For each tissue separately (lesion and liver tissues), we applied harmonization on all features using the R function called ComBat, available at https://github.com/Jfortin1/ComBatHarmonization/, using the non-parametric settings.

Statistical Analysis

To test the ability of the harmonization method to remove the center effect from the feature values, we plotted the probability density function of all features in the liver VOI as a function of the department, before and after harmonization. We used Wilcoxon tests to determine whether the features differed significantly between departments, with P values of less than 0.05 considered statistically significant.

For the lesion VOI, we displayed the box plots of all features as a function of lesion type—TN or non-TN—for each department separately, before and after harmonization. Wilcoxon tests were used to investigate the impact of harmonization on the features in the TN and non-TN groups in each department.

To study the usefulness of harmonization in multicenter studies, we determined the cutoff for each feature as that maximizing the Youden index, defined as (sensitivity + specificity – 1), in separating TN from non-TN groups using data from department A. We then used these cutoffs to determine whether lesions from department B were TN or non-TN, and we assessed the accuracy of this classification without and with harmonization. The accuracy of the TN classification was also measured using the Youden index.

Finally, we investigated the impact of setting a covariate of interest by removing the TN lesions from department A to obtain 2 datasets with different biologic compositions: department A without TN and department B including 20% of TN. We studied how TN lesions in department B were distinguished from non-TN lesions in department A using Wilcoxon tests before and after harmonization, without and with TN status as a covariate of interest.

——————————

▶ _WORK INSTRUCTION 1_:
In the statistical analysis passage, which P values were considered statistically significant?
▶ _WORK INSTRUCTION 2_:
List every purpose for which the statistical analysis passage says Wilcoxon tests were used.

——————————

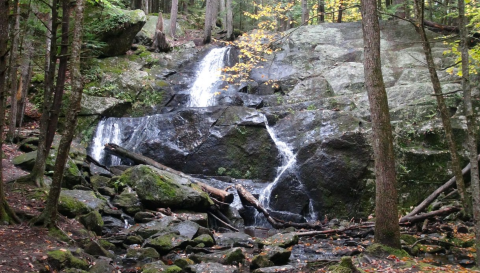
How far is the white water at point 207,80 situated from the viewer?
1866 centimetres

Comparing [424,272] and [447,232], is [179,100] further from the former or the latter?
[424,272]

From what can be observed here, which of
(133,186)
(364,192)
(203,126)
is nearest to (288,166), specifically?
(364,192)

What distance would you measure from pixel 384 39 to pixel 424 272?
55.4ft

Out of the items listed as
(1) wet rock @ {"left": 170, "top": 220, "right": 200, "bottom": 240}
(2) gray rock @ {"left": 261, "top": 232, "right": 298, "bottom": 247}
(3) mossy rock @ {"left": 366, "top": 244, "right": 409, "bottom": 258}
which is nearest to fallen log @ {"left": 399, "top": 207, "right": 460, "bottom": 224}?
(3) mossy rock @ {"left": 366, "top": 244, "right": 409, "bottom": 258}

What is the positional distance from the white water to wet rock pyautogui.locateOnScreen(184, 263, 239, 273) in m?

——————————

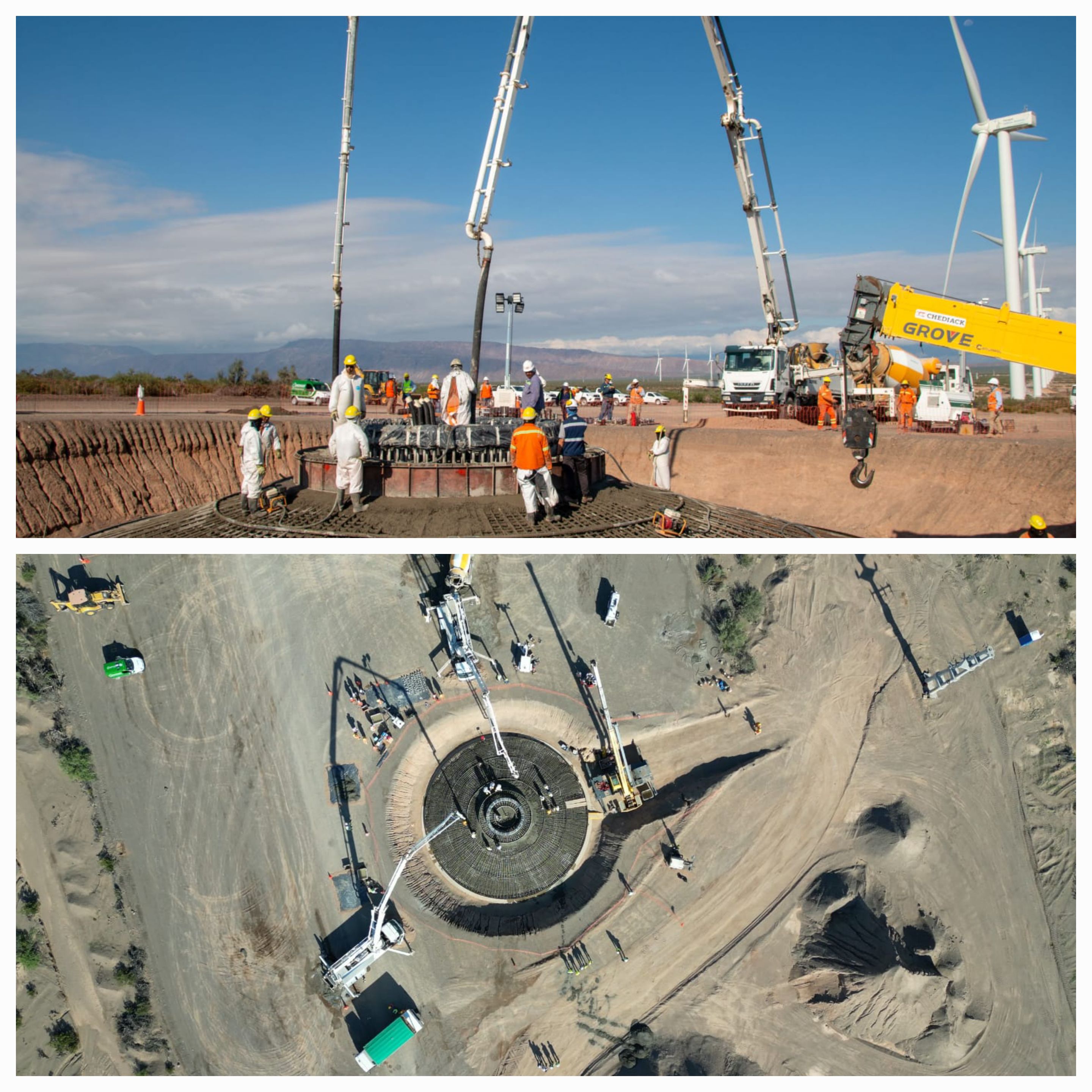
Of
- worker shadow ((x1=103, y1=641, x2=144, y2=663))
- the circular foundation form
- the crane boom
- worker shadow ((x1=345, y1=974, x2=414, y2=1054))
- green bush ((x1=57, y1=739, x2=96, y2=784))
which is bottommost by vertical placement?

——————————

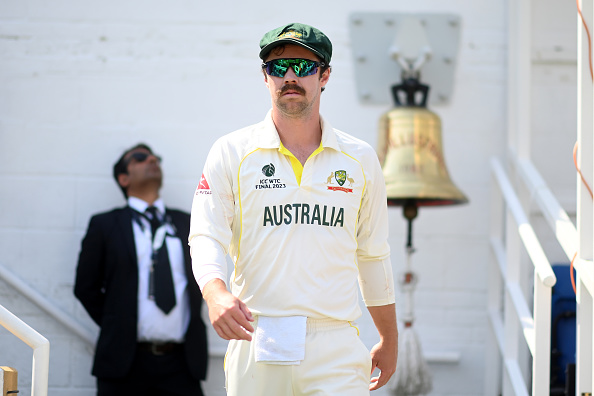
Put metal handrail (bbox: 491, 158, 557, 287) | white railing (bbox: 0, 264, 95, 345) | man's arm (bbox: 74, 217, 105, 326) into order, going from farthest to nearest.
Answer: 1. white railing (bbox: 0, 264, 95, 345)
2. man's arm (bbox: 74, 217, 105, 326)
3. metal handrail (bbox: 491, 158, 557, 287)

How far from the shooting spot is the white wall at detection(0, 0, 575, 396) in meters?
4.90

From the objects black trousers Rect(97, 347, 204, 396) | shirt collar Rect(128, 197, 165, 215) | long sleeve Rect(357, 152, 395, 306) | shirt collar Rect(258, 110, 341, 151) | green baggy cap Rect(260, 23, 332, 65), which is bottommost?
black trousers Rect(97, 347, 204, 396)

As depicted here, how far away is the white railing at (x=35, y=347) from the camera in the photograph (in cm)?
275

——————————

▶ _TASK SOLUTION 1_:
P values of less than 0.05.

▶ _TASK SOLUTION 2_:
- To determine whether the features in the liver VOI differed significantly between departments
- To investigate the impact of harmonization on the features in the TN and non-TN groups in each department
- To study how TN lesions in department B were distinguished from non-TN lesions in department A, before and after harmonization, without and with TN status as a covariate of interest